■ **REQUIREMENT**
Within the entries that follow, show each line where the word "Nanger" occurs.
──────── RECORDS FOR THE EXERCISE ────────
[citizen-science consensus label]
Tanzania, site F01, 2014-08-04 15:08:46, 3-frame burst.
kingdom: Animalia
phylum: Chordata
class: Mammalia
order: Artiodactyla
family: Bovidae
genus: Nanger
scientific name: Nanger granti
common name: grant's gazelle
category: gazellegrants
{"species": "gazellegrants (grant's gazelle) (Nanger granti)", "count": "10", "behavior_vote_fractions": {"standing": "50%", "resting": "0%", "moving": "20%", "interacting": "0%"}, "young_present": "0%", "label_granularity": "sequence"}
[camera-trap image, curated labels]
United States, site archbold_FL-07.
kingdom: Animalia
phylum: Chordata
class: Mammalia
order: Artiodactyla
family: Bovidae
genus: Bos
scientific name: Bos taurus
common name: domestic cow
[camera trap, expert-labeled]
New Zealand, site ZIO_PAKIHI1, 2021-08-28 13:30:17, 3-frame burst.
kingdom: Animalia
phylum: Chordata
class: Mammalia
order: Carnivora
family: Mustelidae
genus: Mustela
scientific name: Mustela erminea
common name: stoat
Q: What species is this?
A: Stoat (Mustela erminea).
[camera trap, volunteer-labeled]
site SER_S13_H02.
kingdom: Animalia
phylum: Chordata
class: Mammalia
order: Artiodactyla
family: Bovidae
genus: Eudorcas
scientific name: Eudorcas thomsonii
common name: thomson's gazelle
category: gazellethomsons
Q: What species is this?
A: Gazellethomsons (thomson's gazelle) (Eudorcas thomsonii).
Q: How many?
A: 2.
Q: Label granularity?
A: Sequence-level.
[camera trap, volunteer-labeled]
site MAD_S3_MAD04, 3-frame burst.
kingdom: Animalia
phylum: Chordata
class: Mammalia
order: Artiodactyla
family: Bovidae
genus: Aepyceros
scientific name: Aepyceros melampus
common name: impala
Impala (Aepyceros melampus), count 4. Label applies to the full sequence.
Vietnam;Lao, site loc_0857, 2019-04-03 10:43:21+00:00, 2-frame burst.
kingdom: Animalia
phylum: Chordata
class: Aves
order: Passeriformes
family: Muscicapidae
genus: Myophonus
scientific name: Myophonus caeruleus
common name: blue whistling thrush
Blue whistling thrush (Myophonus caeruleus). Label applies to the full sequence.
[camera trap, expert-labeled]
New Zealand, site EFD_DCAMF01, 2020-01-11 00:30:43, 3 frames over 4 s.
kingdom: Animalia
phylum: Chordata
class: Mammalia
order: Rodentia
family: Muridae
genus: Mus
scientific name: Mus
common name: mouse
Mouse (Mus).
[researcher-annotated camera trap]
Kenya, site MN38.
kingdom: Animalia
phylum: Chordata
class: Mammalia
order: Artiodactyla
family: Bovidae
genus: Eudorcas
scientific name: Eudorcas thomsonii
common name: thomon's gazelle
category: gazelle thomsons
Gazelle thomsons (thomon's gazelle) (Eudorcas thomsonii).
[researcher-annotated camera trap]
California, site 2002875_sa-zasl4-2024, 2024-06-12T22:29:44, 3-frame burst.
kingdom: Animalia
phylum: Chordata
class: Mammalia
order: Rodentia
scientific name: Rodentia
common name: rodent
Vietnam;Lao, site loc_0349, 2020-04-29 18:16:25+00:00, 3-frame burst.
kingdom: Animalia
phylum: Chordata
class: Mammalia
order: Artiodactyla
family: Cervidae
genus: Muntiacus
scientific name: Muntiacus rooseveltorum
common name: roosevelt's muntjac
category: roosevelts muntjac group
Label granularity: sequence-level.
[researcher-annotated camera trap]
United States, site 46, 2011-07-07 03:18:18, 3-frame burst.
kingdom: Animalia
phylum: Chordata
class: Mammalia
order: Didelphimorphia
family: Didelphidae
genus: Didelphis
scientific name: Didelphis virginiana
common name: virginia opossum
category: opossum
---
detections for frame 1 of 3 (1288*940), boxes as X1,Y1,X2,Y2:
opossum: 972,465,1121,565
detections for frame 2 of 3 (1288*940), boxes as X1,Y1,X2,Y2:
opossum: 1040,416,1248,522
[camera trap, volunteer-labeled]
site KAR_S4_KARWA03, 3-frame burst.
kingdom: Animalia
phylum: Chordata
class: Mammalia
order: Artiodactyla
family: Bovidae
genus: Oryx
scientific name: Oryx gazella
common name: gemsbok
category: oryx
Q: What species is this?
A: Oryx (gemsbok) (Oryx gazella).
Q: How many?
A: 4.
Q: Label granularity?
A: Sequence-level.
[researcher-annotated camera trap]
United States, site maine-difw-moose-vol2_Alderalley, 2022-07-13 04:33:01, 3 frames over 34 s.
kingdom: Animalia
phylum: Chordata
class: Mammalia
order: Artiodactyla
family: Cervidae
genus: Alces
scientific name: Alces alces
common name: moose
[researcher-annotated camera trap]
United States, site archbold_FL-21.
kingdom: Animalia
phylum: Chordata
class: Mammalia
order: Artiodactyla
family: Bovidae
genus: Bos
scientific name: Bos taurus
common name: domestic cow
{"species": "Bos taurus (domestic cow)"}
────────
■ **RESULT OF THIS TASK**
genus: Nanger
scientific name: Nanger granti
{"species": "gazellegrants (grant's gazelle) (Nanger granti)", "count": "10", "behavior_vote_fractions": {"standing": "50%", "resting": "0%", "moving": "20%", "interacting": "0%"}, "young_present": "0%", "label_granularity": "sequence"}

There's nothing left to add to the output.